Many researchers take advantage of ISS low-gravity environments to launch different and exciting experiments. In this most recent delivery, ISS received ants, fruits, and a robotic arm from SpaceX.
According to CBS Miami, Dragon delivered fresh foods like avocados, lemons, and ice cream for the seven astronauts onboard the ISS. These are classified as provisions and treats for the hardworking researchers.
A section of the payload included samples of concrete, solar cells, and other materials that need to be tested in a weightless environment.
The Girl Scouts of Citrus also delivered three student-led investigations to space, all meant to evaluate the characteristic of living organisms in low-Earth orbit.

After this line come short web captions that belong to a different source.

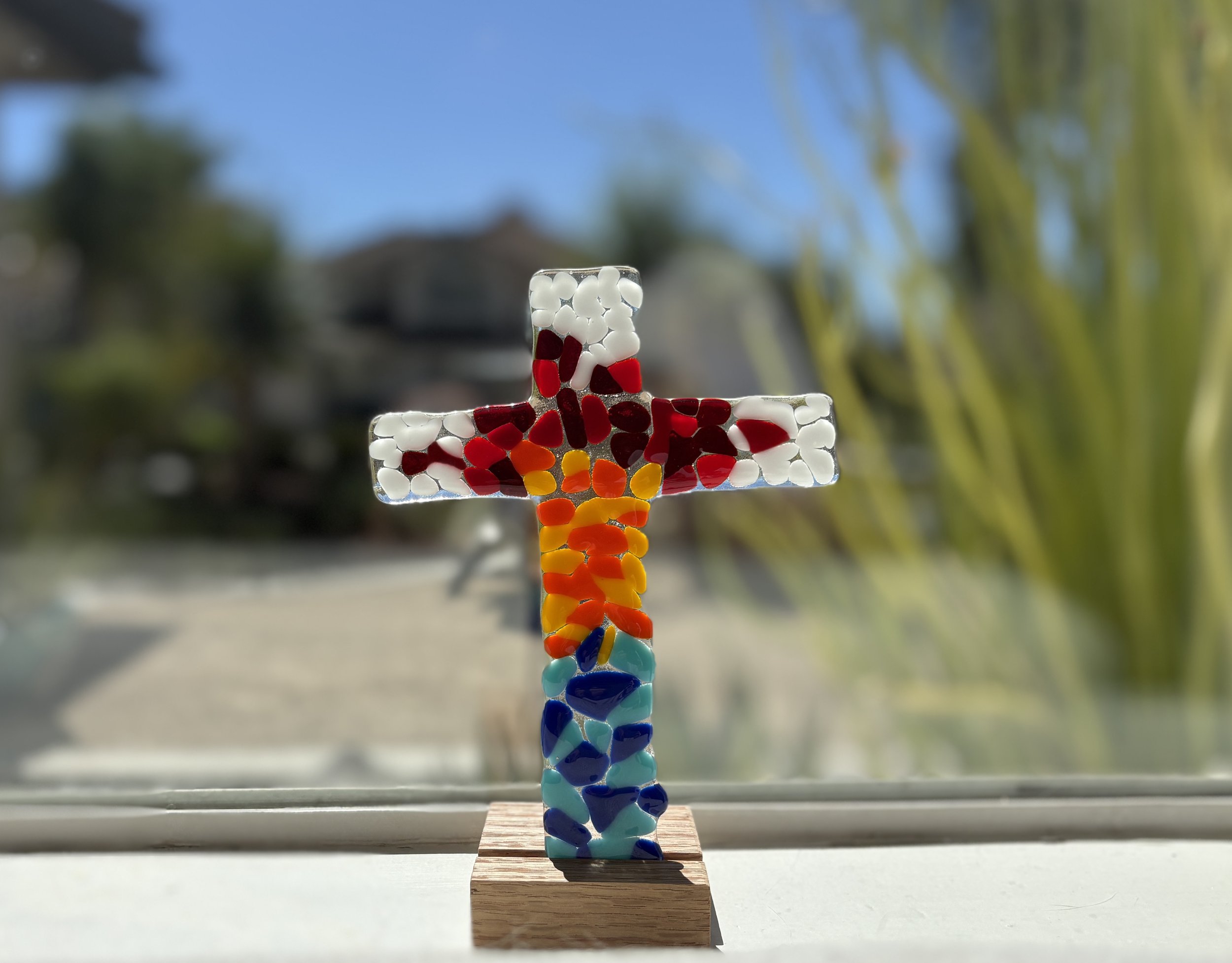 glass cross 4.jpg
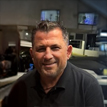 Peter Georgiou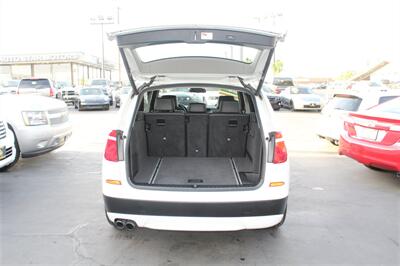 2014 BMW X3 xDrive35i   - Photo 12 - Sacramento, CA 95825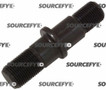 Aftermarket Replacement BOLT 42481-21800-71, 42481-21800-71 for Toyota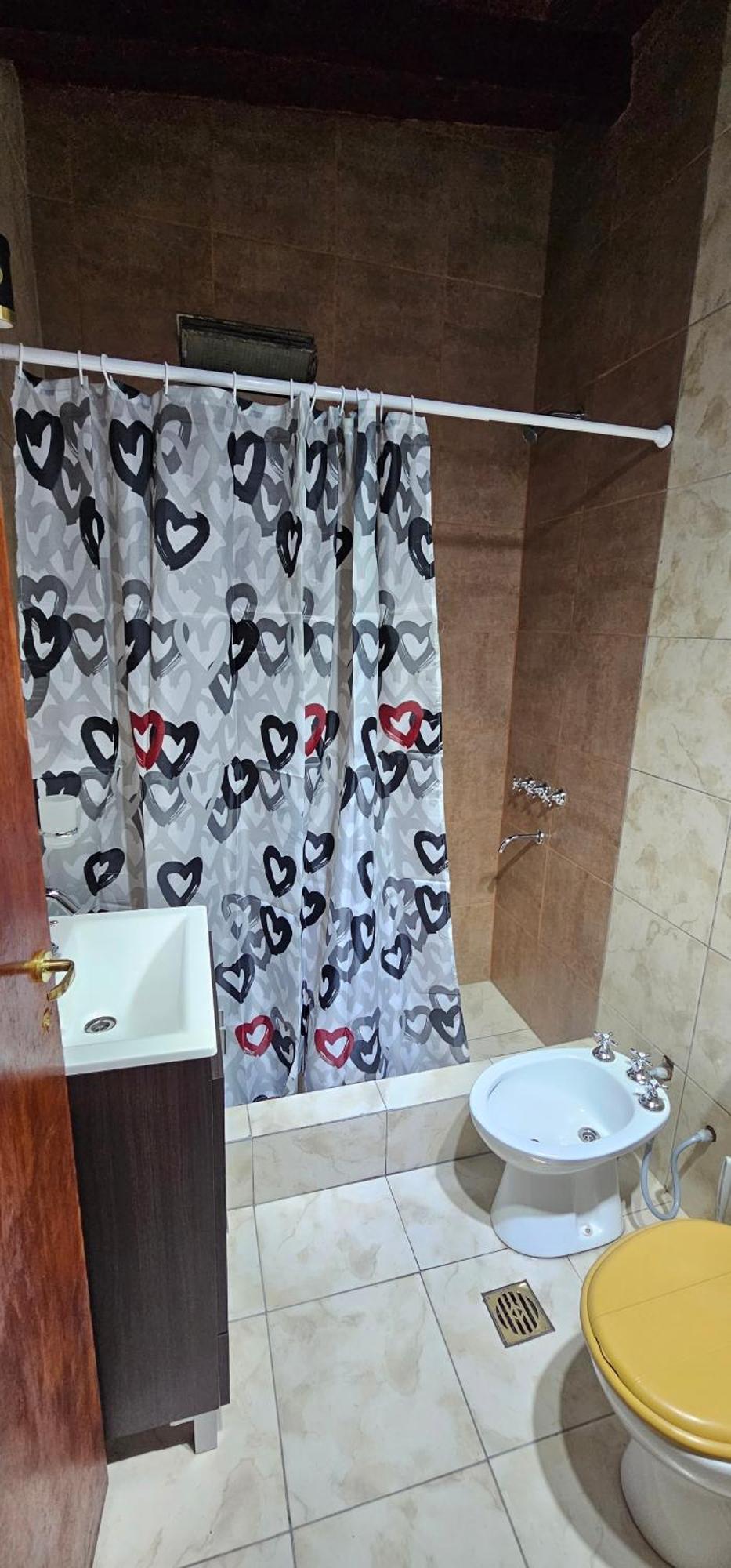 La Emilia Apartman Cafayate Kültér fotó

These experiments involved ants, brine shrimps, and plants.
Researchers from the Houston Methodist Research Institute have a long history with the ISS. Their latest delivery was a tunable drug delivery implant that, in theory, could be remotely controlled to release specific amounts of a drug in the body. If completed, this tool should be able to provide individualized treatment for different patients.
University of Wisconsin-Madison scientists also contributed mouse-ear cress, a small flowering plant used for genetic research.
Lastly, the Japanese start-up company Gitai Inc sent an experimental robotic arm designed to undertake minor repairs on the spacecraft and perform mundane chores normally done by the astronauts. Ideally, this arm would also be upgraded for futures space ventures, like remotely building lunar bases for space exploration.
This should be an exciting few weeks of non-stop experiments for the ISS crew.